While the global focus is on Covid-19, the battle against HIV and AIDS continues. On World Aids Day, Concern's Senior Health Advisor Breda Gahan reflects on a virus that has claimed the lives of over 32 million people.
Nobody could have imagined that towards the end of 2020, both the global HIV epidemic and the Covid-19 pandemic are ongoing - challenging capacity and optimal responses at all levels in many countries. Over 60 million Covid-19 cases have been reported, with 1.4 million deaths during the past 12 months.
HIV and AIDS has been affecting people since it was first diagnosed in 1981 and, to date, over 75 million people have become infected with HIV globally. Tragically, over 32 million people have died from AIDS-related illnesses since the start of the epidemic.
Currently, 38 million people in the world are living with HIV but infections have been reduced by 40% since the peak in 1998. There is still no vaccine, there is still no cure, but more people are receiving treatment, with 67% of all people living with HIV (PLHIV) on treatment today.
However, this means that 33% are not accessing treatment. These are mostly extremely poor communities in urban and remote rural locations, often in areas where Concern Worldwide is working. About 4,500 new HIV infections are reported globally every day and here in Ireland, at least one new HIV infection is reported every day.

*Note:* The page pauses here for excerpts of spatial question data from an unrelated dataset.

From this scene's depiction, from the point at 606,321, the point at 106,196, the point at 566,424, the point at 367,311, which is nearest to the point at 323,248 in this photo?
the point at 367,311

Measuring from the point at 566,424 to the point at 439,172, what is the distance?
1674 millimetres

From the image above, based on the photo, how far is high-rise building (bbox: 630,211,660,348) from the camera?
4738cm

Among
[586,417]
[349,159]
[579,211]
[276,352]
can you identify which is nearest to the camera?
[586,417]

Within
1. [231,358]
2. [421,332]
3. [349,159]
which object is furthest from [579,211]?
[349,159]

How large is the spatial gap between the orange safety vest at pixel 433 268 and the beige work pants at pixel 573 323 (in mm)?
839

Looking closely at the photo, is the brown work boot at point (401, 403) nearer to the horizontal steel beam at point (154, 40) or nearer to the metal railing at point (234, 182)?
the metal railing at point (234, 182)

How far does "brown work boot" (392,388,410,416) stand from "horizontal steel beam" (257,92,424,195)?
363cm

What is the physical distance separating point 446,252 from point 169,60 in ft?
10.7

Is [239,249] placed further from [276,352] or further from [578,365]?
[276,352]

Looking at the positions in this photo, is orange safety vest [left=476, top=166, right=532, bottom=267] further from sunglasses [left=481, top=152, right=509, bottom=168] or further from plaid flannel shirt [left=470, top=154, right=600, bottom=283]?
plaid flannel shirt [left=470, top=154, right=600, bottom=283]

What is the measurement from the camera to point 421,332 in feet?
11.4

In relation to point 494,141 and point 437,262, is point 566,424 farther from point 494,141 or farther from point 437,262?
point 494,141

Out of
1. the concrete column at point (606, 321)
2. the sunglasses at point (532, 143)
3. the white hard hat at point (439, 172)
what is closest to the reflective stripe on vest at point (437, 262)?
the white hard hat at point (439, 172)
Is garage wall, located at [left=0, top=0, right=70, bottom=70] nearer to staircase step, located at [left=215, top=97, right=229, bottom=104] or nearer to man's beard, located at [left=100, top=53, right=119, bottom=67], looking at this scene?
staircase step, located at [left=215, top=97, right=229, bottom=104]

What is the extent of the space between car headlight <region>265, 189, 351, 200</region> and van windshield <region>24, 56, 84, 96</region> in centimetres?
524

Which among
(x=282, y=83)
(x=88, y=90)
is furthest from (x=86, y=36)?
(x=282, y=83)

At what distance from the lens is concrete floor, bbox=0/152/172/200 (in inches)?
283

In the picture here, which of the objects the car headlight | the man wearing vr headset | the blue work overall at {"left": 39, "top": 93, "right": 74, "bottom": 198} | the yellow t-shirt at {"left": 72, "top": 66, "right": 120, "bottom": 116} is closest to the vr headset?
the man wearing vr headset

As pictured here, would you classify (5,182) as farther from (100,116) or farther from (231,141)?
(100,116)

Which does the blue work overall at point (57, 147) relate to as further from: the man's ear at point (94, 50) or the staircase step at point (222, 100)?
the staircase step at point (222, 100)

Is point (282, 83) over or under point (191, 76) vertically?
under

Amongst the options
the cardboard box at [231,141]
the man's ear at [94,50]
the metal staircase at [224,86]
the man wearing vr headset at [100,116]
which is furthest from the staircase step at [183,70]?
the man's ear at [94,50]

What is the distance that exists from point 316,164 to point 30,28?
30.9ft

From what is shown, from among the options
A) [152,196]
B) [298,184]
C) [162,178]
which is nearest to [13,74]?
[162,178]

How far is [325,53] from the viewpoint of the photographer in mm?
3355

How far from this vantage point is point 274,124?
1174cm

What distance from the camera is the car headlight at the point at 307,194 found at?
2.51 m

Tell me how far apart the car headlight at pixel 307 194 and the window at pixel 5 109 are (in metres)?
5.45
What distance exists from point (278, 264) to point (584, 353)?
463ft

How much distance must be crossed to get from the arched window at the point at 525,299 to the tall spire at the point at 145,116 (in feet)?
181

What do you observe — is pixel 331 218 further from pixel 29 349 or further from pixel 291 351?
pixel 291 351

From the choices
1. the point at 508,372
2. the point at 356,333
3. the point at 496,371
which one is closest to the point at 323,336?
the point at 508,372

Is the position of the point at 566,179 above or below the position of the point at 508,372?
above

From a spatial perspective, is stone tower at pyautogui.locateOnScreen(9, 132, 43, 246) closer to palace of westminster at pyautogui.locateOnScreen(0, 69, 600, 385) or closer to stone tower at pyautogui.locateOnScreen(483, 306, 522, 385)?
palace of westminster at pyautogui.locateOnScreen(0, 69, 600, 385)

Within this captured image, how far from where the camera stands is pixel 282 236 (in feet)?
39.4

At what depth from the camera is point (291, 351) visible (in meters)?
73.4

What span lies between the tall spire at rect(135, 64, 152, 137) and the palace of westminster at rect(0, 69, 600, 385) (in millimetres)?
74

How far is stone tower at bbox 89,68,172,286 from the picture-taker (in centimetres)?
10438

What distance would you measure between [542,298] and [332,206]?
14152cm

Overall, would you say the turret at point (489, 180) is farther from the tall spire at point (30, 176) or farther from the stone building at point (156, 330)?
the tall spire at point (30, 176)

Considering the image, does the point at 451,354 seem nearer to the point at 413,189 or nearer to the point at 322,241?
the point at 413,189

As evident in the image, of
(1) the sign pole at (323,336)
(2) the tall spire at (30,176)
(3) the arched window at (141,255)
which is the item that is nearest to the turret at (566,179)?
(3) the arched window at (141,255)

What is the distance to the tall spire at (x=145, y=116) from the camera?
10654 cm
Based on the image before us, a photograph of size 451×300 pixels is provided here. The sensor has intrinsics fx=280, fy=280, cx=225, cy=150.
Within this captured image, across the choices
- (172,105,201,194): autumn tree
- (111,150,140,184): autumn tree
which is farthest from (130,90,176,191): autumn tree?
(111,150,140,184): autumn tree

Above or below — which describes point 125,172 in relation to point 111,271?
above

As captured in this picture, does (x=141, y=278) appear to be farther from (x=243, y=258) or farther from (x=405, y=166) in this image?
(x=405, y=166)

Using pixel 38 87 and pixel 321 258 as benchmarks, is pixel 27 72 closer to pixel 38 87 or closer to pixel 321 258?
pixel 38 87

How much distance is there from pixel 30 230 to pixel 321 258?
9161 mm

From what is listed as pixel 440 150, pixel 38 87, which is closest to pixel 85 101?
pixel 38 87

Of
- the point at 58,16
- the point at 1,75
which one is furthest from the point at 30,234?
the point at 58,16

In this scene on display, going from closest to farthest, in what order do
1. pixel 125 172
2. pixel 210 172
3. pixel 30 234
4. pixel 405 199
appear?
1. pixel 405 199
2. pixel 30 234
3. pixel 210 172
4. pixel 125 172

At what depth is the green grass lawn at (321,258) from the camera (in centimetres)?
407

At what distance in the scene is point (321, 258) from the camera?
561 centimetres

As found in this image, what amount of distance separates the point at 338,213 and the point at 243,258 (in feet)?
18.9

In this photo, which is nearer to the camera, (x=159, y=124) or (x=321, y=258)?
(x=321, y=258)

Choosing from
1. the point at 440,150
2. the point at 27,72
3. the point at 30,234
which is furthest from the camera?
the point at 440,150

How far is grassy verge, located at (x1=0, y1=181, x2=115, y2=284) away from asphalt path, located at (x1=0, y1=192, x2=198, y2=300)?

The HIV epidemic reflects the inequalities and injustices faced by women and girls in poorest countries and forty years into the HIV epidemic, AIDS regrettably remains the leading cause of death of women of child bearing age.
Every week, around 5,500 young women aged 15–24 years become infected with HIV (nearly 800 a day). Surveys from 2013 to 2018 show that knowledge of HIV prevention remains worryingly low, particularly among women and girls. In sub-Saharan Africa, the region most affected by HIV, seven out of 10 young women did not have comprehensive knowledge about HIV.
Supporting girls to stay in school and HIV education for prevention is essential. Prevention programmes that focus on adolescent girls and young women aged 15 to 24 years are now having an impact and it is crucial to build on this momentum.